Thank goodness, most — if not all — newspapers provide lost-and-found notices as a matter of record in most towns and cities. Those notices are located usually in that newspaper’s classified section.

In the newspaper, the classified advertisements are that part where the little words are printed in eight columns in the back of a newspaper section.

For the longest time, they were referred to as the “want ads.” Since the recession, they should be called the “need ads:” “I need to sell this,” or “I need somebody to buy this.”

Seems more likely.

People will get rid of just about anything. From free wooden pallets and World Book Encyclopedia to whatever they can bundle together and display at a flea market.

The rise in cheap sales papers brought about the “shoppers,” which are free handouts in every town. One favorite name has been “The Thrifty Nickel” shopper. It’s even included in online shopping.

Except with the current economy, the nickel isn’t so “thrifty” anymore. It’s just “The Nickel” in the Internet edition.

The classified ads can be “happy,” especially if they find the used clarinet that they have been looking for at a reasonable price.

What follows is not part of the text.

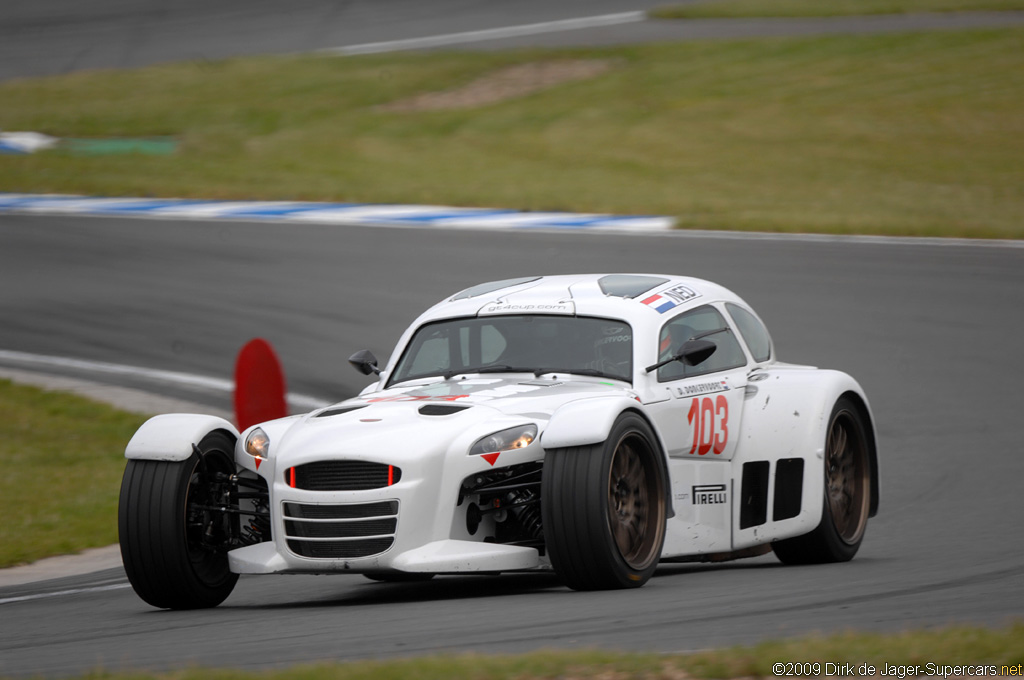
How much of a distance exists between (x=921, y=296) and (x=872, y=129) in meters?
13.6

Or they can be “sad,” which they usually are in the lost-and-found department. Unfortunately, too many pets get separated from their owners and grief ensues.

A dear friend lost her dog while it was chasing a deer at Old Cahawba Park west of Selma. That was early August and the family pet has not been located yet. Grief is still present, in her and those who knew her dog.

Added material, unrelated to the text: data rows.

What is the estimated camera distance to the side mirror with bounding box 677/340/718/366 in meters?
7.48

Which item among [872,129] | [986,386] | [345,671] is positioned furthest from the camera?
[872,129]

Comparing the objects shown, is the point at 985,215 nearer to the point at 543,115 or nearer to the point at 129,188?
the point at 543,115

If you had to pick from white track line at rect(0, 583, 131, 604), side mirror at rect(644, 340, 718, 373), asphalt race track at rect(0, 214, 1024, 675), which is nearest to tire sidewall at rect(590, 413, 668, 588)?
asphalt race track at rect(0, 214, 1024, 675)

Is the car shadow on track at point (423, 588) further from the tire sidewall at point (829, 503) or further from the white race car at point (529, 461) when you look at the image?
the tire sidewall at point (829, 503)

Some lost-and-found ads are kinda quizzical when they are read on the face. For instance, one such ad appeared in Thursday’s Selma Times-Journal.

The ad reads: “Found.” OK, there’s good news. Somebody has located something that somebody was missing.

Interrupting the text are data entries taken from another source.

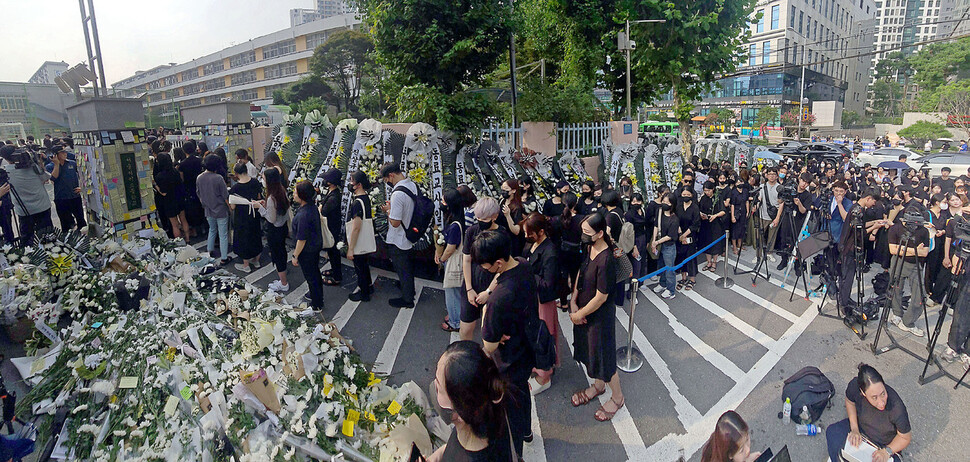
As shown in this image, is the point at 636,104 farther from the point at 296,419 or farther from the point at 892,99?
the point at 892,99

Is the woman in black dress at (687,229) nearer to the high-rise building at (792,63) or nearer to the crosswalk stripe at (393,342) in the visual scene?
the crosswalk stripe at (393,342)

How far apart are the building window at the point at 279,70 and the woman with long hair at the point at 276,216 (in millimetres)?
58046

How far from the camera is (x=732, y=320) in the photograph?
20.7 feet

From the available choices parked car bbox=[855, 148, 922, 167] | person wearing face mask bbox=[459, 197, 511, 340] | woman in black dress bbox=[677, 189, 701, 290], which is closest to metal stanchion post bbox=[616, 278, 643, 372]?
person wearing face mask bbox=[459, 197, 511, 340]

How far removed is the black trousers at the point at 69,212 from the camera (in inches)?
316

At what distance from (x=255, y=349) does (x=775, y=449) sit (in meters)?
4.19

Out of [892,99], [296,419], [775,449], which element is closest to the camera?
[296,419]

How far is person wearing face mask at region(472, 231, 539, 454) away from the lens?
3.14 meters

“BBQ Grill.” That’s a handy item, but who would have lost a barbecue grill? And why didn’t they realize it was lost?

Barbecue grills ain’t car keys; you just don’t just leave them lying around and misplace them.

So somebody’s been good enough to find someone’s barbecue grill and tell everybody about it.

“At the corner of County Road 43 and Highway 80.”

It seems like an odd place to find a barbecue grill. Did it drop off somebody’s truck while they were making the turn? You figure they would have noticed that it was missing.

“Call to identify.”

Well, I haven’t seen many different grills at the local stores. They’re either round or they’re rectangular.

Color? Black. (That was easy.)

Legs? Yes. And maybe a wheel or two.

So if you need a barbecue grill and wanna make a local phone call, I’ve got a pretty good idea where you can get one.